LISTED RECORDS:

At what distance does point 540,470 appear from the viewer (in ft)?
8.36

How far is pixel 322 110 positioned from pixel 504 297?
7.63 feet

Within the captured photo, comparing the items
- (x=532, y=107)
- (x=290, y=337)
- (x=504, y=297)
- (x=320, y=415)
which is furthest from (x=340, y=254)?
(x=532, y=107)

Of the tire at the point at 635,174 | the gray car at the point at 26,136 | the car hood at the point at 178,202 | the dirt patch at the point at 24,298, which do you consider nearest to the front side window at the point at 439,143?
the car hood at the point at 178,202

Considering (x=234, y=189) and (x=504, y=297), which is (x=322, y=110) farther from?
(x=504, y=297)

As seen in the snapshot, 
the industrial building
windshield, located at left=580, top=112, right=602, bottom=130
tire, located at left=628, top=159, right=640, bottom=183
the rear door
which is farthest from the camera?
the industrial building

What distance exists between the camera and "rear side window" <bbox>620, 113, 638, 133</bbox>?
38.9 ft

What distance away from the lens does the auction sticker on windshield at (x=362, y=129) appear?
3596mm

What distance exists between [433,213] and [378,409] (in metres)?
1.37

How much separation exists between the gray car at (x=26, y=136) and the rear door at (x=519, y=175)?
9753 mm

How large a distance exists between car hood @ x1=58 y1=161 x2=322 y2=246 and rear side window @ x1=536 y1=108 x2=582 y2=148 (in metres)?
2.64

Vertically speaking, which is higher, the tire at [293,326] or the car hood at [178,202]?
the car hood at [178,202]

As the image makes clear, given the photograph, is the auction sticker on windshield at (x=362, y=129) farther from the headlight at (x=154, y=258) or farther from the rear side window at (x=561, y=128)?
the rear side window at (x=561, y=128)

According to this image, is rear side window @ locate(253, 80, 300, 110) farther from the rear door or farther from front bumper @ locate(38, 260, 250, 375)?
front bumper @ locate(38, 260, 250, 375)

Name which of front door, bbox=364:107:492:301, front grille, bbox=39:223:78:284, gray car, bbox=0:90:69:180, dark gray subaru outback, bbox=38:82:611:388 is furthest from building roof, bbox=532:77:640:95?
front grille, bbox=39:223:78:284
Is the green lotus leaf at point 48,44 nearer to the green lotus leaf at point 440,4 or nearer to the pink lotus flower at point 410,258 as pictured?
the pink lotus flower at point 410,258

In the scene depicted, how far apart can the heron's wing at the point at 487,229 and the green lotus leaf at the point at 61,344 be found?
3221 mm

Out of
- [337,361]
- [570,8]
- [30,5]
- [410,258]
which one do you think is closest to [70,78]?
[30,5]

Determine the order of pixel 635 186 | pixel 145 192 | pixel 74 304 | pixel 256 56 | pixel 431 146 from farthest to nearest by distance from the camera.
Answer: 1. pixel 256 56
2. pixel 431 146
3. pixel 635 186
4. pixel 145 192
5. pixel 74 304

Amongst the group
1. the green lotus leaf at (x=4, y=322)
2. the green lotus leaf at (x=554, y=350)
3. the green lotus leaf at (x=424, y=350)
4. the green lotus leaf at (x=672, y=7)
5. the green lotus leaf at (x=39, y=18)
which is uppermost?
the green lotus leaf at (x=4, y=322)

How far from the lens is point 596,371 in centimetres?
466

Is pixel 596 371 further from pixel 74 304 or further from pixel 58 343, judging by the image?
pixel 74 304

INSTRUCTIONS TO FOLLOW:
Rewrite all of the records above, replacing "auction sticker" with "dealer sticker" wherever it occurs and leaving everything else unchanged.

EXERCISE RESULT:
At what distance does point 540,470 appear from the viewer (in ft)?
8.36

How far is pixel 322 110 positioned from pixel 504 297?
7.63 feet

Within the captured photo, comparing the items
- (x=532, y=107)
- (x=290, y=337)
- (x=504, y=297)
- (x=320, y=415)
which is furthest from (x=340, y=254)?
(x=532, y=107)

Of the tire at the point at 635,174 | the gray car at the point at 26,136 | the car hood at the point at 178,202 | the dirt patch at the point at 24,298, which do you consider nearest to the front side window at the point at 439,143?
the car hood at the point at 178,202

Considering (x=234, y=189) and (x=504, y=297), which is (x=322, y=110) farther from?
(x=504, y=297)

As seen in the snapshot, 
the industrial building
windshield, located at left=580, top=112, right=602, bottom=130
tire, located at left=628, top=159, right=640, bottom=183
the rear door
which is farthest from the camera?
the industrial building

What distance exists between the camera and "rear side window" <bbox>620, 113, 638, 133</bbox>?
38.9 ft

What distance away from the lens does the dealer sticker on windshield at (x=362, y=129) appear?
3596mm

What distance exists between [433,213] and [378,409] (in metres)?
1.37

How much separation exists between the gray car at (x=26, y=136) and the rear door at (x=519, y=175)?
9753 mm

How large a distance exists between car hood @ x1=58 y1=161 x2=322 y2=246 and rear side window @ x1=536 y1=108 x2=582 y2=148 (in metres)?
2.64

Vertically speaking, which is higher, the tire at [293,326] or the car hood at [178,202]?
the car hood at [178,202]

As the image makes clear, given the photograph, is the dealer sticker on windshield at (x=362, y=129) farther from the headlight at (x=154, y=258) or farther from the rear side window at (x=561, y=128)?
the rear side window at (x=561, y=128)

According to this image, is rear side window @ locate(253, 80, 300, 110) farther from the rear door or farther from front bumper @ locate(38, 260, 250, 375)?
front bumper @ locate(38, 260, 250, 375)

Name which of front door, bbox=364:107:492:301, front grille, bbox=39:223:78:284, gray car, bbox=0:90:69:180, dark gray subaru outback, bbox=38:82:611:388 is furthest from building roof, bbox=532:77:640:95?
front grille, bbox=39:223:78:284
Is the green lotus leaf at point 48,44 nearer to the green lotus leaf at point 440,4 or nearer to the pink lotus flower at point 410,258 as pictured?
the pink lotus flower at point 410,258

In the scene depicted, how far apart can the heron's wing at the point at 487,229 and the green lotus leaf at the point at 61,344 be found?
3221 mm

Out of
- [337,361]
- [570,8]
- [30,5]
- [410,258]
which one do you think is closest to [70,78]?
[30,5]

Determine the order of pixel 635 186 | pixel 145 192 | pixel 74 304 | pixel 256 56 | pixel 431 146 from farthest to nearest by distance from the camera.
Answer: 1. pixel 256 56
2. pixel 431 146
3. pixel 635 186
4. pixel 145 192
5. pixel 74 304

Amongst the group
1. the green lotus leaf at (x=4, y=322)
2. the green lotus leaf at (x=554, y=350)
3. the green lotus leaf at (x=424, y=350)
4. the green lotus leaf at (x=672, y=7)
5. the green lotus leaf at (x=39, y=18)
which is uppermost?
the green lotus leaf at (x=4, y=322)

How far from the lens is point 596,371 in centimetres?
466

Is pixel 596 371 further from pixel 74 304 or further from pixel 58 343, judging by the image?
pixel 74 304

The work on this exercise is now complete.